_BRIEF A:_ In the research summary on Staphylococcus aureus cell wall enzymes, which amidase does ActH activate?
_BRIEF B:_ Condense the paragraph of the research summary on Staphylococcus aureus cell wall enzymes that begins "The leading cause of antibiotic resistance-associated death" into a bulleted list that keeps its main facts.
_BRIEF C:_ Write the next part of the research summary on Staphylococcus aureus cell wall enzymes, picking up after its final sentence.

_EXTRACT PROVIDED:_
::::::::::

The leading cause of antibiotic resistance-associated death in the US is the Gram-positive pathogen Staphylococcus aureus. Many antibiotics used to treat S. aureus, including the beta-lactams, target biogenesis of the essential peptidoglycan (PG) cell wall, predominantly by inhibiting the PG synthases. As beta-lactam resistance spreads, it is important to identify new antibiotic targets. Other enzymes involved in building PG, including the PG hydrolases, serve as promising candidates due to their importance for fitness, virulence, and antibiotic resistance. Given the potentially destructive nature of hydrolytic enzymes, they must be carefully regulated; disrupting their regulation is another antibiotic strategy. Mechanisms of hydrolase regulation are just beginning to be understood. Our lab has recently identified two direct protein regulators of hydrolases in S. aureus. Mutant strains of either of these complexes have growth and virulence defects, and they are particularly sensitive to the beta-lactam oxacillin. They are thus potential targets for beta-lactam re-sensitizing agents. The first regulator identified is ActH, which activates the amidase LytH. LytH-ActH cleaves stem peptides to control availability of PG substrates, regulating where new PG is made around the cell. The second, SpdC, controls the product distribution of the glucosaminidase SagB. In unpublished work, we propose that SagB-SpdC acts as a PG release factor, cleaving nascent PG strands to separate them from the membrane and allow their incorporation into the cell wall matrix. These regulators are each the first of their kind, and preliminary bioinformatic analyses suggest similar complexes exist in other bacteria. Furthermore, ActH and SpdC resemble the rhomboid and CAAX proteases respectively, but their hydrolase-regulating functions do not require protease activity. These regulator roles are novel functions for these ubiquitous families of proteins. The overarching goal of the proposed research is to uncover the mechanisms by which these regulators act and to identify additional enzymes that function as peptidoglycan release factors. These advances will reveal new therapeutic avenues to kill resistant bacteria.

::::::::::

_GIVEN INFORMATION:_
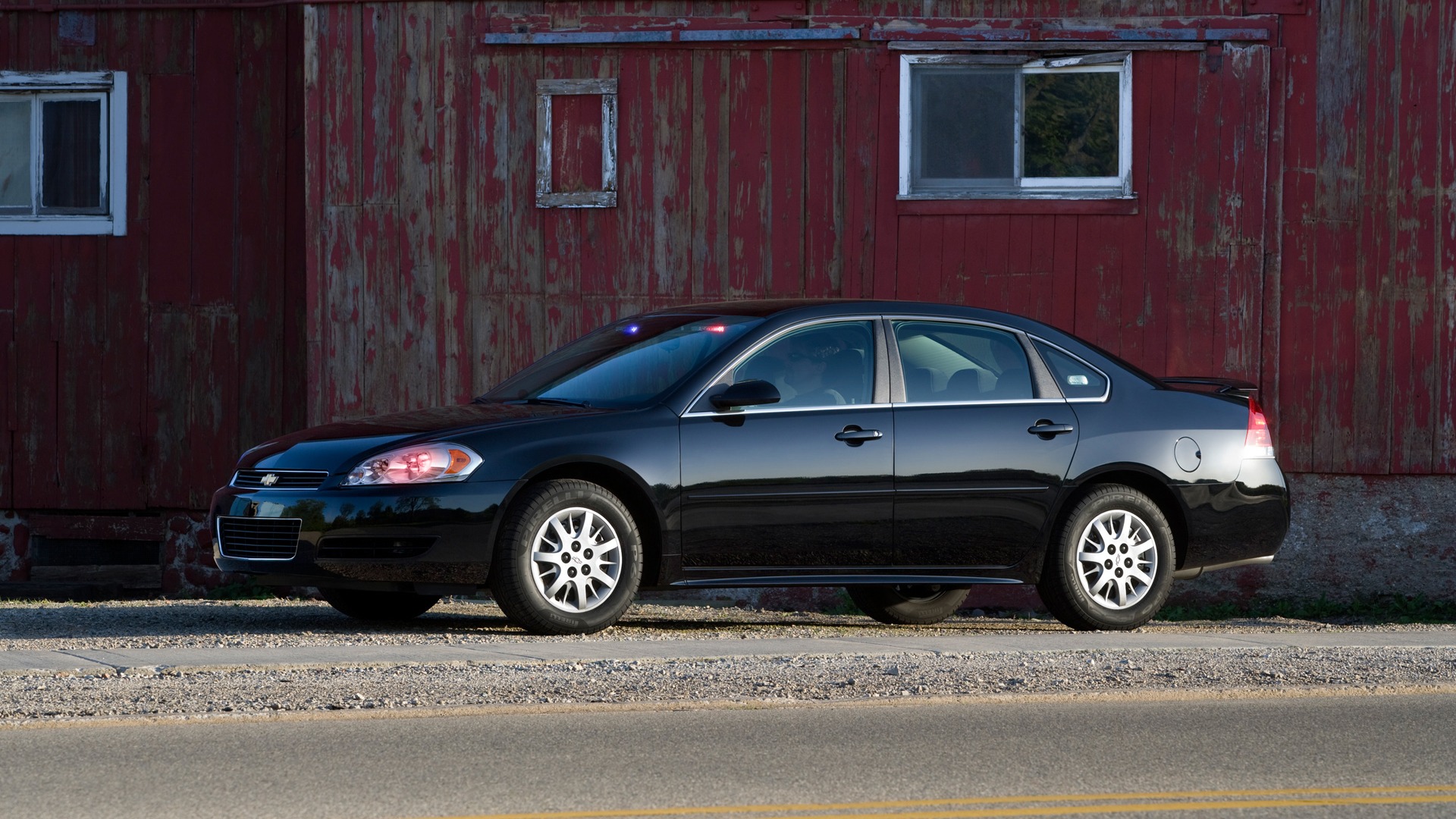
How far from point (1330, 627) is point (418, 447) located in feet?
17.7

::::::::::

_EXERCISE RESPONSE A:_ ActH activates the amidase LytH.

_EXERCISE RESPONSE B:_
- Staphylococcus aureus, a Gram-positive pathogen, is the leading cause of antibiotic resistance-associated death in the US.
- Many antibiotics against it, including beta-lactams, target biogenesis of the essential peptidoglycan (PG) cell wall, mainly by inhibiting PG synthases. Because beta-lactam resistance is spreading, new targets are needed.
- PG hydrolases are promising targets because they matter for fitness, virulence, and antibiotic resistance. They are potentially destructive, so they must be tightly regulated, and disrupting that regulation is another antibiotic strategy.
- The lab has identified two direct hydrolase regulators in S. aureus. Mutants of either complex have growth and virulence defects and are especially sensitive to oxacillin, which makes them potential targets for beta-lactam re-sensitizing agents.
  - ActH activates the amidase LytH. LytH-ActH cleaves stem peptides, controlling where new PG is made around the cell.
  - SpdC controls the product distribution of the glucosaminidase SagB. Unpublished work proposes that SagB-SpdC acts as a PG release factor, cutting nascent strands free from the membrane so they can join the cell wall matrix.
- Both regulators are the first of their kind, and similar complexes may exist in other bacteria. ActH resembles rhomboid proteases and SpdC resembles CAAX proteases, but neither needs protease activity to regulate hydrolases.
- The research aims to uncover how these regulators act and to find more PG release factors, opening new therapeutic avenues against resistant bacteria.

_EXERCISE RESPONSE C:_
Aim 1 will uncover the mechanism of how ActH activates LytH. The minimum domains required for LytH-ActH complexation and activity will be determined using truncation mutants. To facilitate these studies and build on existing chemical tools from our lab, a continuous, high-throughput assay for amidase activity will be developed; this assay will also enable future screening for amidase inhibitors.
Aim 2 will characterize the dependence of SagB-SpdC activity on the lipid of a PG substrate and identify the lipid binding site on SpdC, using a biolayer interferometry-based substrate binding assay and crosslinking experiments between the substrate and SpdC. Finally, aim 3 will employ a functional genomics approach to identify other enzymes that can release PG strands in the absence of SagB-SpdC. This work will uncover how SagB-SpdC is functionally connected to other cellular processes, revealing new vulnerabilities in S. aureus that can be therapeutically exploited.
New antibiotics are needed to treat resistant strains of Staphylococcus aureus. Peptidoglycan hydrolases are potential targets because of their important roles in cell wall biogenesis, virulence, and fitness. The work proposed here will elucidate the mechanisms of two regulated hydrolase complexes in S. aureus and reveal connections between these enzymes and other cell wall pathways that can be exploited for therapeutic design.